He leaned over the fire and lit a small stick, holding it up to a cheroot held between his lips. He lit the smoke and rested back against his saddle again, smoking quietly. Dusk was settling into darkness, and it was cool tonight. He studied Miranda’s pale skin in the firelight, the fine lines of her small face. He wondered if she would remember his holding her, bathing her; and he wondered how he was supposed to forget the look of her, the beautiful, firm breasts he had been so careful not to touch with anything but the washrag, the flat stomach and slender thighs, the golden hairs that hid that sweet part of woman he had not enjoyed in a long time. For now it was not so hard to see and touch her without having thoughts of passion and desire; but what about when she got well?

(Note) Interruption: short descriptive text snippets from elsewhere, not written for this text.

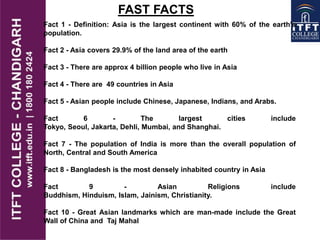 Fact 1 - Definition: Asia is the largest continent with 60% of the earth's
population.
Fact 2 - Asia covers 29.9% of the land area of the earth
Fact 3 - There are approx 4 billion people who live in Asia
Fact 4 - There are 49 countries in Asia
Fact 5 - Asian people include Chinese, Japanese, Indians, and Arabs.
Fact 6 - The largest cities include
Tokyo, Seoul, Jakarta, Dehli, Mumbai, and Shanghai.
Fact 7 - The population of India is more than the overall population of
North, Central and South America
Fact 8 - Bangladesh is the most densely inhabited country in Asia
Fact 9 - Asian Religions include
Buddhism, Hinduism, Islam, Jainism, Christianity.
Fact 10 - Great Asian landmarks which are man-made include the Great
Wall of China and Taj Mahal
FAST FACTS
 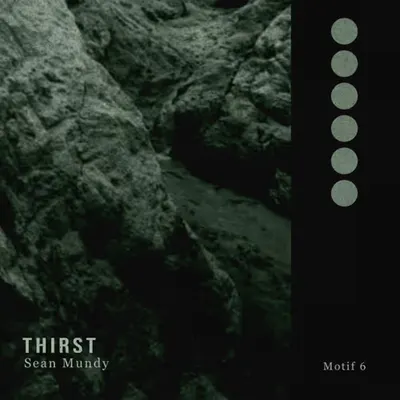 Motif 6 - Thirst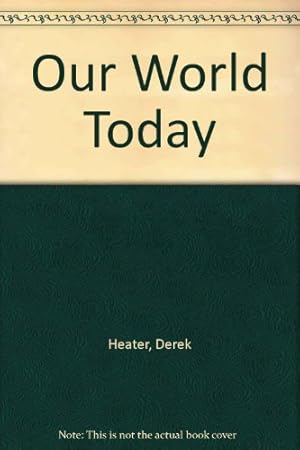 Bild des Verkufers fr Our World Today zum Verkauf von WeBuyBooks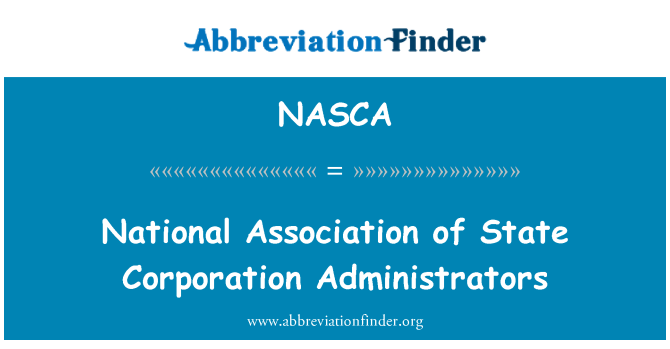 NASCA: National Association of State Corporation Administrators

He sighed, knowing what was happening to him and wanting to kick himself for it. These feelings were exactly what he had been afraid of, yet he had let himself go looking for her, fool that he was. Now he would have to fight his emotions all the way to Nevada, for he did not intend to bring the pain and sorrow into her life that any good woman would suffer hooking up with a man like him. No. He would simply get her to Nevada. That was what he had felt obligated to do. After that, he could get rid of the guilt and get on with his life, and she with hers. Maybe her brother had a place to live up there and she could have a home again.
Her eyes fluttered open then, and he watched her a moment, trying to determine if she was really alert or still in a daze. “Randy?”
She just stared at him at first, letting the reality set in. “Jake,” she whispered. “It really has…been you,” she added in a somewhat stronger voice. “I thought maybe…these past hours…days…I don’t even know how long it’s been. I thought it was…all in my mind.”
He picked up another blanket and came closer to put it over her, touching her cheek with the back of his hand. “I found you yesterday at that trading post. I took you out of there and I lanced your wound to get the infection out.”
Her eyes teared. “Those men…”
“I don’t want you to think about them. Two of them are dead, and a couple more are wishing they were dead.”
“What did you do…”
“Doesn’t matter.” He took hold of her hand, the cheroot still between his lips. “What matters right now is how that foot feels. I’d like you to try to eat something.”
How good his strong hand felt around her own small one. Jake was here! She could hardly believe her eyes. An outlaw, a wanted man, was looking after her. How odd that she felt safer with him than she had among the Jenningses or the men at the fort. The men at the fort. She shuddered at the vague memories, and Jake squeezed her hand.
“What did those men do to me?”
He rubbed a thumb over the back of her hand. “Nothing, at least not the worst. You’ve got nothing to be ashamed of, Randy. You were sick and they were filthy bastards who are wishing they would have taken better care of you. I think I’m more angry with the sons of bitches who left you behind in the first place. What the hell kind of so-called Christians were you traveling with, anyway?”
She sniffed back more tears at the hurt. “The reverend’s nephew…Clarence. He was eighteen. He kept…bothering me…got mad when I told him to…leave me alone…thought because I was a widow…” She closed her eyes. “He did his best…to make me look bad. The reverend and…his wife thought…I was a bad influence. When I got…the snakebite, it just gave them an excuse…to leave me behind…said I’d slow them down.”
Jake let out a sigh of disgust. “They’d better hope I never catch up with them. Hell, even I wouldn’t do a thing like that!”
Miranda looked at him through tears, thinking how handsome he looked in the firelight, the cheroot between his lips. Some might think he looked dangerous, but she knew better. No, you wouldn’t do that, would you, Jake? “I don’t…understand…how you found me. Or why.”
He sat down cross-legged beside her, wondering if she remembered what she had told him yesterday when he had held her. He hoped she did not, that it wasn’t even true. She shouldn’t love him. She was much too good for the likes of Jake Harkner. “I don’t understand the why myself,” he said aloud, “except that I felt like a bastard for not going with you like you asked. I kept thinking how guilty I’d feel if something happened to you. As it turns out, it’s a damn good thing I did try to find you. As for how, I just went to Independence and started asking around, rode poor Outlaw and my packhorse nearly into the ground trying to catch up. I just happened to stop at that trading post, spotted your trunk. I knew then something was wrong.”